> INSTRUCTIONS TO FOLLOW:
The word to find is "mice". Copy each line of the material that contains it.

> DATA EXCERPTS:
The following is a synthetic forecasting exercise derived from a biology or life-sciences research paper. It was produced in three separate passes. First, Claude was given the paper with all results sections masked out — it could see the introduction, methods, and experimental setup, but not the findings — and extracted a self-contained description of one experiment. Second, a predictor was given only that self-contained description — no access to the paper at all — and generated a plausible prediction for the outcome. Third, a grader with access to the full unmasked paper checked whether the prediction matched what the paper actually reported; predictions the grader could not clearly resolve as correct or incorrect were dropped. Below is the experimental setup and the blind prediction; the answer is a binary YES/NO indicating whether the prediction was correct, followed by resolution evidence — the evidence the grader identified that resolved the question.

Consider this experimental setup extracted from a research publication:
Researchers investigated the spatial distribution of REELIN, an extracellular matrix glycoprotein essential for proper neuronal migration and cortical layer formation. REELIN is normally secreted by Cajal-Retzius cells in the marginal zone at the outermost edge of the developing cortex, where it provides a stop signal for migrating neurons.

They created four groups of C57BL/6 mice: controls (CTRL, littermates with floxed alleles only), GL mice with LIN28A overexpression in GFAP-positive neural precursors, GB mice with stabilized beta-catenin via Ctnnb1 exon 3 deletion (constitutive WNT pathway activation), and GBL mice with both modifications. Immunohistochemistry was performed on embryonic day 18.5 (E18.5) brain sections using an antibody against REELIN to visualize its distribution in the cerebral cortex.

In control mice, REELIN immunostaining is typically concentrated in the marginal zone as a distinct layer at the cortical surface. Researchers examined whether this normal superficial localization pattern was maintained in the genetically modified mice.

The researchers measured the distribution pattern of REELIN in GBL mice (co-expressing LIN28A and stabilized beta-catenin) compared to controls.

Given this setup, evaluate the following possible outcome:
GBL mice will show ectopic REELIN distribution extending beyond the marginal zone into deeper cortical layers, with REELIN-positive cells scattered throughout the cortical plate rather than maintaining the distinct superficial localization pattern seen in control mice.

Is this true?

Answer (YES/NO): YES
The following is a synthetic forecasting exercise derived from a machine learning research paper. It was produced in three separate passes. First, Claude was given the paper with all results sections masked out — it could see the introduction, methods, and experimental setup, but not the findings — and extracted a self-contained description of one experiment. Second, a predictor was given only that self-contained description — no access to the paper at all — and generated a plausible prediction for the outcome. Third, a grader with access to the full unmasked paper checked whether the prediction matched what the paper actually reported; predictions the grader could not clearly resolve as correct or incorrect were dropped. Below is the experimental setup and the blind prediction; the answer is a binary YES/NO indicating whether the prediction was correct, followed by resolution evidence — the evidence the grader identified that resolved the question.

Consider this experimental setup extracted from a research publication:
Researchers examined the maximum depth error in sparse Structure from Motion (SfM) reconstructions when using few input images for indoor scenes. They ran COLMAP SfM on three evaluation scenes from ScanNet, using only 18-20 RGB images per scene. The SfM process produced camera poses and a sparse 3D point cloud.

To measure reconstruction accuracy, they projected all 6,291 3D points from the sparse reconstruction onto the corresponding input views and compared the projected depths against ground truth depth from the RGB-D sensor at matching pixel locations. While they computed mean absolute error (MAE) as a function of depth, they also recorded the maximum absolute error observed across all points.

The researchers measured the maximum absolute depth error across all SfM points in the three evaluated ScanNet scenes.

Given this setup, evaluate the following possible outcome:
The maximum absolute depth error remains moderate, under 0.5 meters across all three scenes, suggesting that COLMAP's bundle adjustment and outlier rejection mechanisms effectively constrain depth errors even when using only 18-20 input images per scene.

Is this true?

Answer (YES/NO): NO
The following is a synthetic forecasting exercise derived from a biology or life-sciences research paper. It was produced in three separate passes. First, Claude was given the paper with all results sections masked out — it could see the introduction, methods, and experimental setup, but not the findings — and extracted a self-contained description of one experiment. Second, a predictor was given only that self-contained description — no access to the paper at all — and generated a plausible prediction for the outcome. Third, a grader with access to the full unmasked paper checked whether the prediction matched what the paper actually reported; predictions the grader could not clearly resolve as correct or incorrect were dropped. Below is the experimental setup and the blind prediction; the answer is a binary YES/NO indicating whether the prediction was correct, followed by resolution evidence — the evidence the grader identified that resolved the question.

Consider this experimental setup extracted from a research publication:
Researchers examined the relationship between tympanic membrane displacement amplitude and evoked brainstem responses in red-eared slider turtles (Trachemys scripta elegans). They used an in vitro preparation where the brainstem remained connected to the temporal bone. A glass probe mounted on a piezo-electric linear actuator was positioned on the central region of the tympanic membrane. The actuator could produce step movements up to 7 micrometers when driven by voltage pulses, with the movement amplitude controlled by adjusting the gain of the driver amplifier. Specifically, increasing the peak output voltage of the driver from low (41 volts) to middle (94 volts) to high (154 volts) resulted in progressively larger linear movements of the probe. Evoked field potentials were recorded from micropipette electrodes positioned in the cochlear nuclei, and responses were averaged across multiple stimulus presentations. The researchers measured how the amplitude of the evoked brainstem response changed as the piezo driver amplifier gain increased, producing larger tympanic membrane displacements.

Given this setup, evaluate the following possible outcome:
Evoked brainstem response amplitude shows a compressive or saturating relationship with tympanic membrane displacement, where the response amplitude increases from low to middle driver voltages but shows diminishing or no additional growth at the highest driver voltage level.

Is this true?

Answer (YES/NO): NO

> TASK RESULT:
They created four groups of C57BL/6 mice: controls (CTRL, littermates with floxed alleles only), GL mice with LIN28A overexpression in GFAP-positive neural precursors, GB mice with stabilized beta-catenin via Ctnnb1 exon 3 deletion (constitutive WNT pathway activation), and GBL mice with both modifications. Immunohistochemistry was performed on embryonic day 18.5 (E18.5) brain sections using an antibody against REELIN to visualize its distribution in the cerebral cortex.
In control mice, REELIN immunostaining is typically concentrated in the marginal zone as a distinct layer at the cortical surface. Researchers examined whether this normal superficial localization pattern was maintained in the genetically modified mice.
The researchers measured the distribution pattern of REELIN in GBL mice (co-expressing LIN28A and stabilized beta-catenin) compared to controls.
GBL mice will show ectopic REELIN distribution extending beyond the marginal zone into deeper cortical layers, with REELIN-positive cells scattered throughout the cortical plate rather than maintaining the distinct superficial localization pattern seen in control mice.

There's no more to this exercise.